Com ações como a da Bienal, quais são seus objetivos concretos? Explico-me: pressionar para a não reeleição de Crivella, por exemplo? Ou a ideia é conscientizar a população, de forma mais geral? Como espera que o movimento que deu início repercuta com o tempo – como quando for lembrado durante períodos de eleições? A ideia é lutar contra o autoritarismo, a opressão e a censura. É lutar contra a burrice, contra a tragédia ambiental, contra a destruição da imagem internacional do nosso país. É lutar pela sobrevivência, pelo futuro, pelos filhos que ainda vou ter. Essa é a luta, e ela não tem partido.
Antigamente, um líder da juventude necessariamente tinha de ir às ruas para movimentar multidões. Seja em Woodstock, ou nas Diretas Já. Você mobilizou todos com tuítes e um vídeo no YouTube. A internet ajuda as pessoas a se unir? Sem a menor sombra de dúvidas.

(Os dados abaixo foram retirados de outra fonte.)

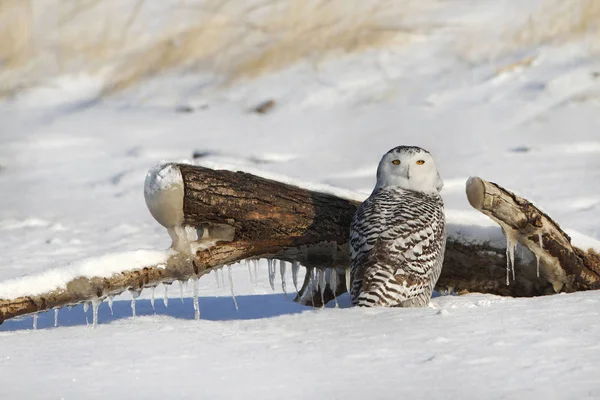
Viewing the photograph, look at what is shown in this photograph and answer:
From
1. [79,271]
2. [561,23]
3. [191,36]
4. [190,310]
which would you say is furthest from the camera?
[191,36]

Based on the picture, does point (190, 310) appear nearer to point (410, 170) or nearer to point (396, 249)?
point (396, 249)

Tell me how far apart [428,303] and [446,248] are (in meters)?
0.50

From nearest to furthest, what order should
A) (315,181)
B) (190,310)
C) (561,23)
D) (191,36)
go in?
(190,310), (315,181), (561,23), (191,36)

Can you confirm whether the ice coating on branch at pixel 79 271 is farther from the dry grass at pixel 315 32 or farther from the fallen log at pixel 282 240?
the dry grass at pixel 315 32

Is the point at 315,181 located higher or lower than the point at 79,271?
higher

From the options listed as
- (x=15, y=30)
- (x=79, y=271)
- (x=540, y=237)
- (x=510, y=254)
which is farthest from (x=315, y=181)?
(x=15, y=30)

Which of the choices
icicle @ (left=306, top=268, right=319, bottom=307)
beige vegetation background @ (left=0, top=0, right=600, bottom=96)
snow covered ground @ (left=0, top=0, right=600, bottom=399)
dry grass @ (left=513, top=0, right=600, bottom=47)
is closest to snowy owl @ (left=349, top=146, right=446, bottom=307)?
snow covered ground @ (left=0, top=0, right=600, bottom=399)

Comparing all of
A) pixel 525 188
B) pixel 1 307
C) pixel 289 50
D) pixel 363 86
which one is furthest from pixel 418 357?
pixel 289 50

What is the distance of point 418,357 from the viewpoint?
12.2ft

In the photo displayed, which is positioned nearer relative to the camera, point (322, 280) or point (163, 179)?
point (163, 179)

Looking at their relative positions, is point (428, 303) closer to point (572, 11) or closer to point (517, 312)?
point (517, 312)

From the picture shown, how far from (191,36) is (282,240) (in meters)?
10.1

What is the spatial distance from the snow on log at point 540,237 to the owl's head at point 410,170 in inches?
25.9

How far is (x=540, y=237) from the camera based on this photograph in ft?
17.3
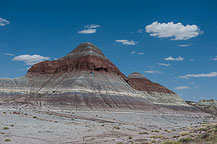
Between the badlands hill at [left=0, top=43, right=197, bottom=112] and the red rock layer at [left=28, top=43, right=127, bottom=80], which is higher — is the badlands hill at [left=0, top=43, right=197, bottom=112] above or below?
below

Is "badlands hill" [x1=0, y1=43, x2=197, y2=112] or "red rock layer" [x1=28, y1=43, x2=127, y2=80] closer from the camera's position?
"badlands hill" [x1=0, y1=43, x2=197, y2=112]

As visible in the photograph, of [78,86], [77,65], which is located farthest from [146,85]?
[78,86]

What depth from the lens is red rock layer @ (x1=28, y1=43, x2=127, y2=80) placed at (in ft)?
286

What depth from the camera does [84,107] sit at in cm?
6462

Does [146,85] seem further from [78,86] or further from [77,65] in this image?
[78,86]

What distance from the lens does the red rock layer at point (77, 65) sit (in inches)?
3430

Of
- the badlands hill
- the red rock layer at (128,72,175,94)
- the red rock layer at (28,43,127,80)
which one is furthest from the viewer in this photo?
the red rock layer at (128,72,175,94)

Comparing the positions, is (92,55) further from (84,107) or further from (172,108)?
(172,108)

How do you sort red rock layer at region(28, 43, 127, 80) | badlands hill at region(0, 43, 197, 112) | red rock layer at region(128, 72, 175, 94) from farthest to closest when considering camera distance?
red rock layer at region(128, 72, 175, 94) → red rock layer at region(28, 43, 127, 80) → badlands hill at region(0, 43, 197, 112)

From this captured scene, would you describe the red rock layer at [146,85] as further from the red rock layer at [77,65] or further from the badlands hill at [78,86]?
the red rock layer at [77,65]

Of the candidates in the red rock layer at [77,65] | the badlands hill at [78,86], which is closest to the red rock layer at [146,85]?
the badlands hill at [78,86]

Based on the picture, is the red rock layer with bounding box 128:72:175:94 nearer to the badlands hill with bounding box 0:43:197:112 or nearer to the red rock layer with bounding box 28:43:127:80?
the badlands hill with bounding box 0:43:197:112

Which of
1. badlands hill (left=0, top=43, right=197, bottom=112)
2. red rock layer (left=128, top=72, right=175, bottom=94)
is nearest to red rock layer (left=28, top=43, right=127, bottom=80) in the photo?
badlands hill (left=0, top=43, right=197, bottom=112)

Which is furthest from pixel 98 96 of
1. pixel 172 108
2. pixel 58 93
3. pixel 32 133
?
pixel 32 133
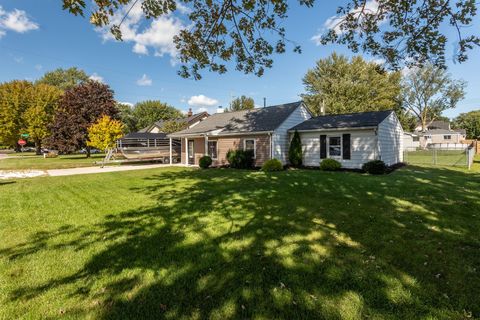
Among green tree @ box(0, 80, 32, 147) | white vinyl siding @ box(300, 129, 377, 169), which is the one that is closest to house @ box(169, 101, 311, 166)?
white vinyl siding @ box(300, 129, 377, 169)

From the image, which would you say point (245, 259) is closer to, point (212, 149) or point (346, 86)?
point (212, 149)

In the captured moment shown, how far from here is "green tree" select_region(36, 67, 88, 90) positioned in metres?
56.3

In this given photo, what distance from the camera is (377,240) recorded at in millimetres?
4105

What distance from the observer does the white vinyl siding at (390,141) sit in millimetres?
13820

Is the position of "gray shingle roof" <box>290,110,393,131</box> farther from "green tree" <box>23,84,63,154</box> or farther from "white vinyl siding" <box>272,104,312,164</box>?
"green tree" <box>23,84,63,154</box>

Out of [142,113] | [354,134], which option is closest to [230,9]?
[354,134]

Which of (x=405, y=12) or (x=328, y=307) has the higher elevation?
(x=405, y=12)

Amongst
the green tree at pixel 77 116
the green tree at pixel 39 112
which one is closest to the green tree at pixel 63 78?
the green tree at pixel 39 112

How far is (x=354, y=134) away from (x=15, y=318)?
14.8 m

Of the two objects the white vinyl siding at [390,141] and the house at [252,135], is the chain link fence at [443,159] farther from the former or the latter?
the house at [252,135]

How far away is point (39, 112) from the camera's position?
36531 millimetres

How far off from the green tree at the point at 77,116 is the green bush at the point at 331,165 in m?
24.8

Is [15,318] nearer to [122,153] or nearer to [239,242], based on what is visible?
[239,242]

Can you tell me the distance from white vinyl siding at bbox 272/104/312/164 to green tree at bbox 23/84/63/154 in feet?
116
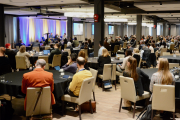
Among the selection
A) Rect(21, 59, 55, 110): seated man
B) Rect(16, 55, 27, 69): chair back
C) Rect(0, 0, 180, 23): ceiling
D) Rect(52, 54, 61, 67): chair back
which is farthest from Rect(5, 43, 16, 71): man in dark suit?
Rect(21, 59, 55, 110): seated man

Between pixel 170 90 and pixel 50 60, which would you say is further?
pixel 50 60

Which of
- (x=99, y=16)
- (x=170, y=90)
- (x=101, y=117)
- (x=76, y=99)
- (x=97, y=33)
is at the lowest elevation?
(x=101, y=117)

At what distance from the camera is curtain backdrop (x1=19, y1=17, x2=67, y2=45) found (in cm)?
2022

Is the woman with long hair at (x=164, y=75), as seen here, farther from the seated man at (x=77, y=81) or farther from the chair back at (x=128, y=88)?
the seated man at (x=77, y=81)

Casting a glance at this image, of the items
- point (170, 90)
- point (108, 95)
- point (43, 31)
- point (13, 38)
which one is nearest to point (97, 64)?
point (108, 95)

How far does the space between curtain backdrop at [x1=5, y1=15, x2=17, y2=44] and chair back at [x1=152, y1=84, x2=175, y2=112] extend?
16541 millimetres

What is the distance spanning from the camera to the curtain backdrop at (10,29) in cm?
1836

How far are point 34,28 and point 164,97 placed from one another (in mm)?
18870

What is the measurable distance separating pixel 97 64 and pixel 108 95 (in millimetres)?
1461

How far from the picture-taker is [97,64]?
7.59m

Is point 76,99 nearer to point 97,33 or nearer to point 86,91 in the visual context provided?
point 86,91

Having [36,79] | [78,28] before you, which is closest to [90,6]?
[36,79]

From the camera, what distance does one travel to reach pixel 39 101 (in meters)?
3.80

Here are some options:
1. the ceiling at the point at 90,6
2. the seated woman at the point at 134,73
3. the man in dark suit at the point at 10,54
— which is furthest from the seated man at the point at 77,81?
the ceiling at the point at 90,6
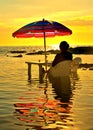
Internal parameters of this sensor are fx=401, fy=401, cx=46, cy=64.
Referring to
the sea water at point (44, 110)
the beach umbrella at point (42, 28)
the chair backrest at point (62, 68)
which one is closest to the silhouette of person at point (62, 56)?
the chair backrest at point (62, 68)

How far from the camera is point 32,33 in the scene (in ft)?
77.9

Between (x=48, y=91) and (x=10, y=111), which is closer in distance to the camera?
(x=10, y=111)

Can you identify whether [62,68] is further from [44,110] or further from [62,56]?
[44,110]

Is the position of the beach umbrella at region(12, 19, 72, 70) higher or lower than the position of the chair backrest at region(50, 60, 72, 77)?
higher

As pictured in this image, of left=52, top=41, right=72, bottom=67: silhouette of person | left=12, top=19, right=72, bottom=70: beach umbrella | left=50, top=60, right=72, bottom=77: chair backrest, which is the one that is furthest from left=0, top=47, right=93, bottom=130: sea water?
left=12, top=19, right=72, bottom=70: beach umbrella

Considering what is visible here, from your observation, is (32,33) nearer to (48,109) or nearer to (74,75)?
(74,75)

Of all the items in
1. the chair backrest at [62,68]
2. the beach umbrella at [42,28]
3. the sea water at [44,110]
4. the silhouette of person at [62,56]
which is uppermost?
the beach umbrella at [42,28]

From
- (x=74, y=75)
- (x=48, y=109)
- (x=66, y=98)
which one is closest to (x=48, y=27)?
(x=74, y=75)

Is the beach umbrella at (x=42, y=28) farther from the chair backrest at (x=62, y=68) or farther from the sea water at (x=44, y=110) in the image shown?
the sea water at (x=44, y=110)

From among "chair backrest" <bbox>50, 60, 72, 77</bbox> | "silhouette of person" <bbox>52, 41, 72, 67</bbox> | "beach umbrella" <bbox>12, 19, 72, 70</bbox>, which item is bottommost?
"chair backrest" <bbox>50, 60, 72, 77</bbox>

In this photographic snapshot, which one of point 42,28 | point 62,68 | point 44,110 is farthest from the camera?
point 42,28

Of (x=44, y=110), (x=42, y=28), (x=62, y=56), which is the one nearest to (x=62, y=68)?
(x=62, y=56)

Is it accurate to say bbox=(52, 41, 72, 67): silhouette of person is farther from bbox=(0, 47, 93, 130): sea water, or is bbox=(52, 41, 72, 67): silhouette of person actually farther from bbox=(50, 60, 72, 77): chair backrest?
bbox=(0, 47, 93, 130): sea water

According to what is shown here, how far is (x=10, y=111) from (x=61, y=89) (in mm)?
6059
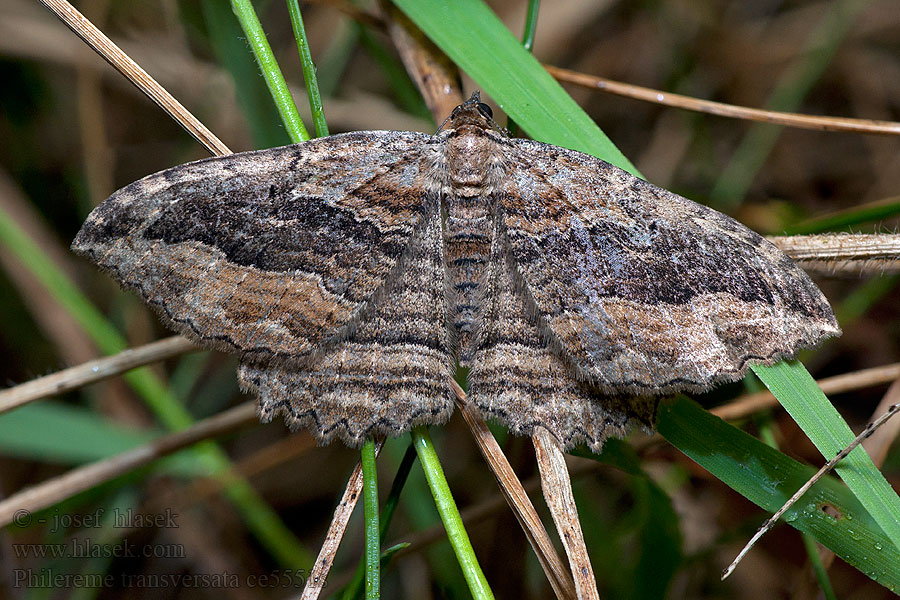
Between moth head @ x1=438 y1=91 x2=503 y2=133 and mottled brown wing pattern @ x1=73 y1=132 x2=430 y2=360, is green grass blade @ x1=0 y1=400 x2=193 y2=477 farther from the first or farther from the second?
moth head @ x1=438 y1=91 x2=503 y2=133

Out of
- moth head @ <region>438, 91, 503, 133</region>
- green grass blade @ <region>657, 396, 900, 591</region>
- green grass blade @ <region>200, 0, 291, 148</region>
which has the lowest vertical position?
green grass blade @ <region>657, 396, 900, 591</region>

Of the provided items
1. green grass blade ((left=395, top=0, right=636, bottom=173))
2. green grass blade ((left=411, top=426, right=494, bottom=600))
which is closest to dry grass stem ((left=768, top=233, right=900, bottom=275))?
green grass blade ((left=395, top=0, right=636, bottom=173))

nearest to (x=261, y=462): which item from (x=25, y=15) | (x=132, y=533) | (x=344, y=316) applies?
(x=132, y=533)

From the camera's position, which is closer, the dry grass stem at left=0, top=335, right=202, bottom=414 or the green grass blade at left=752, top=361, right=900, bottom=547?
the green grass blade at left=752, top=361, right=900, bottom=547

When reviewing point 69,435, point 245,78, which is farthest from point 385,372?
point 69,435

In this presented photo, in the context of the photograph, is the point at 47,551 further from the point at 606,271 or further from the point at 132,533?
the point at 606,271

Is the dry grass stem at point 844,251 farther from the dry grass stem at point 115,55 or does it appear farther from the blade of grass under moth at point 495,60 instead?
the dry grass stem at point 115,55
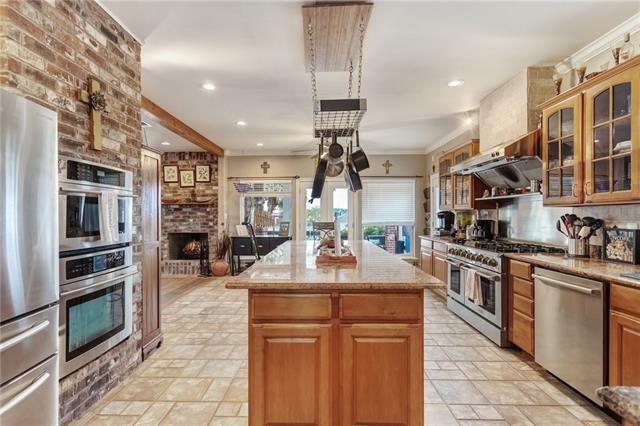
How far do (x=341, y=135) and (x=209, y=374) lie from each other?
221 centimetres

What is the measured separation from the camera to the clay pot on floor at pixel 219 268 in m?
6.70

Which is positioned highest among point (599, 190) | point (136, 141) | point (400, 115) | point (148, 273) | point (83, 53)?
point (400, 115)

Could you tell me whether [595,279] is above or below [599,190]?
below

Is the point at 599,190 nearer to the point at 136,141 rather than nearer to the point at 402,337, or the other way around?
the point at 402,337

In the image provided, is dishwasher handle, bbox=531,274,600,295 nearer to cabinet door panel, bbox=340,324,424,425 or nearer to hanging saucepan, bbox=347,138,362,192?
cabinet door panel, bbox=340,324,424,425

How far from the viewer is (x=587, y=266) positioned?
228cm

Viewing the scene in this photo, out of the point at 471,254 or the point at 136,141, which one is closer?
the point at 136,141

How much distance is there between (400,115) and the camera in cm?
464

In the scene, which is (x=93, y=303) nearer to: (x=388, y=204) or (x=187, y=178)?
(x=187, y=178)

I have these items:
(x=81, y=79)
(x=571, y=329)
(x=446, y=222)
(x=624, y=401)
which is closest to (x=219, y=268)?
(x=446, y=222)

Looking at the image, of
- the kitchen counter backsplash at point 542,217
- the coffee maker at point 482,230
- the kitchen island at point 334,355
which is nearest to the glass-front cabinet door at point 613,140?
the kitchen counter backsplash at point 542,217

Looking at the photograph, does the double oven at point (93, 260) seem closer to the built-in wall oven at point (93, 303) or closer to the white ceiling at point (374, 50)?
the built-in wall oven at point (93, 303)

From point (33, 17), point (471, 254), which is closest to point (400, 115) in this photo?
point (471, 254)

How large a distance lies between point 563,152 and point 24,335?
3.73 metres
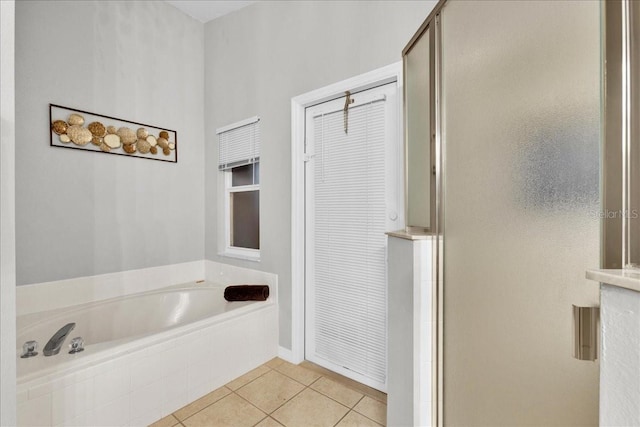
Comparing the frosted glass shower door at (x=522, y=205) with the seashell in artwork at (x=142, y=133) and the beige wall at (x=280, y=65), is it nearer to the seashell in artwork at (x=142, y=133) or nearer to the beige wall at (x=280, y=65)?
the beige wall at (x=280, y=65)

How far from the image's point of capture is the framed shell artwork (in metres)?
1.98

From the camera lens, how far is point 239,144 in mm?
2557

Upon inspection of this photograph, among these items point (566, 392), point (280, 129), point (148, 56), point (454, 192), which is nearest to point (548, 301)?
point (566, 392)

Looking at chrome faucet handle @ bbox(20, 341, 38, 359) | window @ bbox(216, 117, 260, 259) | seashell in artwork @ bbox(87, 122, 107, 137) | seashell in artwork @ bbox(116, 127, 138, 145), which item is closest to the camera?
chrome faucet handle @ bbox(20, 341, 38, 359)

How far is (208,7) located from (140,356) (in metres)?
2.84

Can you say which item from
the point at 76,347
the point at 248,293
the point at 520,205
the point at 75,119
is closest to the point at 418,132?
the point at 520,205

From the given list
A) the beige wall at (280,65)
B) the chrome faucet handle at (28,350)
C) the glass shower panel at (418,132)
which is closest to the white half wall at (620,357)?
the glass shower panel at (418,132)

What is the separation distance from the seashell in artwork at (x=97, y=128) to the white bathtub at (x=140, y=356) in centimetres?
127

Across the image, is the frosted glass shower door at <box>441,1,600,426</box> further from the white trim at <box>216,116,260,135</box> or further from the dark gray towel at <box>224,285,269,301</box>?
the white trim at <box>216,116,260,135</box>

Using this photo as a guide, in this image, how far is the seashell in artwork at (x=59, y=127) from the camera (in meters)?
1.94

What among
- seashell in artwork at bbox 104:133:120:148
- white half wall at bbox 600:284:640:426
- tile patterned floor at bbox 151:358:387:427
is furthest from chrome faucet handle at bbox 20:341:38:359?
white half wall at bbox 600:284:640:426

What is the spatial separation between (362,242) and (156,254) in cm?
184

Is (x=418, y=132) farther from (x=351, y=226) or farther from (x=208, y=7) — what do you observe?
→ (x=208, y=7)

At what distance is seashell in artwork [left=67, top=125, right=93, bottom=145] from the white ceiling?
1427mm
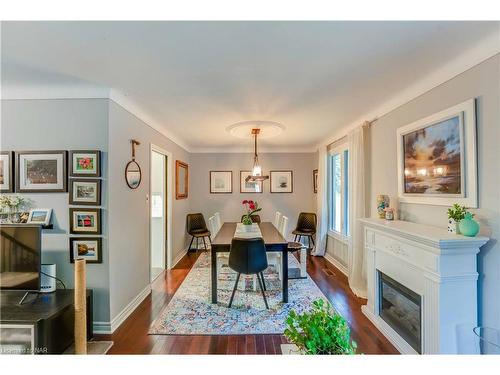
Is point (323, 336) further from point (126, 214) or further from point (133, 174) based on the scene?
point (133, 174)

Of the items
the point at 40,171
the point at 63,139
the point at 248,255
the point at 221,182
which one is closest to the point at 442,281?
the point at 248,255

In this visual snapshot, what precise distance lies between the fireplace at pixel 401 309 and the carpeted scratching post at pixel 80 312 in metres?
2.57

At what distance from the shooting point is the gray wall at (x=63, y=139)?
2.31 meters

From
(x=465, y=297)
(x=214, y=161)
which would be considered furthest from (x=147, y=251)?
(x=465, y=297)

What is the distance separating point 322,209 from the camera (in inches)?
186

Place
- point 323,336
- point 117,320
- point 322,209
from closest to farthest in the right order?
1. point 323,336
2. point 117,320
3. point 322,209

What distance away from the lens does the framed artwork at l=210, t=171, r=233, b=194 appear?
18.7 ft

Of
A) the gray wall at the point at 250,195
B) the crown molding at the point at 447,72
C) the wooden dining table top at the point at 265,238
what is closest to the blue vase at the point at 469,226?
the crown molding at the point at 447,72

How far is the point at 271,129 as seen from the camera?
340cm

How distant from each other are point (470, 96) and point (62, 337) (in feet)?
12.1

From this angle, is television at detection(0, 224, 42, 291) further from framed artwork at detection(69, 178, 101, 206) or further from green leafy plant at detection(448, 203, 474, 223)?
green leafy plant at detection(448, 203, 474, 223)

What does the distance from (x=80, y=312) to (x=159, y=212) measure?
8.35ft

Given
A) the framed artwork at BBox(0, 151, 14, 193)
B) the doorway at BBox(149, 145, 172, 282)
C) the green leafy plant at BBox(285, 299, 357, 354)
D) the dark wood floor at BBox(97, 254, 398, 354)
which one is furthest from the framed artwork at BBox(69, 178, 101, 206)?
the green leafy plant at BBox(285, 299, 357, 354)

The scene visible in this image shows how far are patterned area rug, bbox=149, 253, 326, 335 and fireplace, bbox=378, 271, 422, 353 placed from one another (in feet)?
2.77
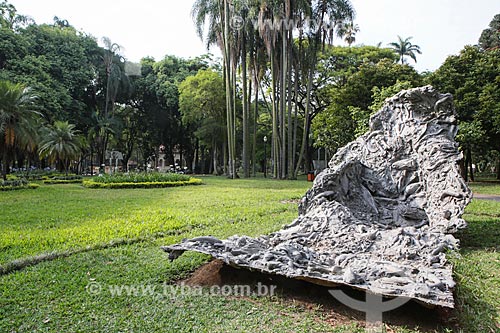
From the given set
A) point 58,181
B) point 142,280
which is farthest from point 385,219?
point 58,181

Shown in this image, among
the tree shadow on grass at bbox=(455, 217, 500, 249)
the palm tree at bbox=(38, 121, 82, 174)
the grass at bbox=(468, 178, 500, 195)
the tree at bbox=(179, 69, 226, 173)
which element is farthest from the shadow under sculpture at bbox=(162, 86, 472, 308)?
the tree at bbox=(179, 69, 226, 173)

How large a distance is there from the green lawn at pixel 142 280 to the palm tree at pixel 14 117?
7892 millimetres

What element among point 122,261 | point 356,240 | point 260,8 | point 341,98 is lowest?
point 122,261

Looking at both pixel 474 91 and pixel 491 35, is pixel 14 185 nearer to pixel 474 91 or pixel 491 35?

Justamente por isso que o governo (federal) atual tem tantas operações suspeitas na internet e o PSL está lutando com todas as forças para não aprovarem a lei do combate às fake news. Quando forem feitas as devidas investigações sobre o uso de robôs, de WhatsApp e de redes sociais para o massacre de reputações e a criação de notícias falsas, muita gente poderosa vai cair.
Mas será que a internet também tem ajudado a dar voz aos preconceituosos, racistas, misóginos, aos inquisidores? Afinal, foi também no Twitter que o Crivella começou a se manifestar sobre a Bienal. E é pela internet que se posicionam terraplanistas, homofóbicos… A internet é o espaço mais democrático do mundo, pois dá voz a todos. Isso significa dar voz também a pessoas negacionistas, obscurantistas e anticiência, como Olavo de Carvalho e seu séquito.
Formariam então Twitter, YouTube e afins, hoje o campo mais importante das batalhas ideológicas e políticas? Neste exato momento, não tenho dúvidas de que sim. Por isso mesmo é tão importante que comece uma investigação pesada sobre o uso de robôs e fake news nesses sites e apps.
Com tudo isso, persiste uma pergunta: você teria algum objetivo político? Quer se tornar deputado, ministro, senador… Neste momento, não tenho, em absoluto, interesse político. Qualquer que seja.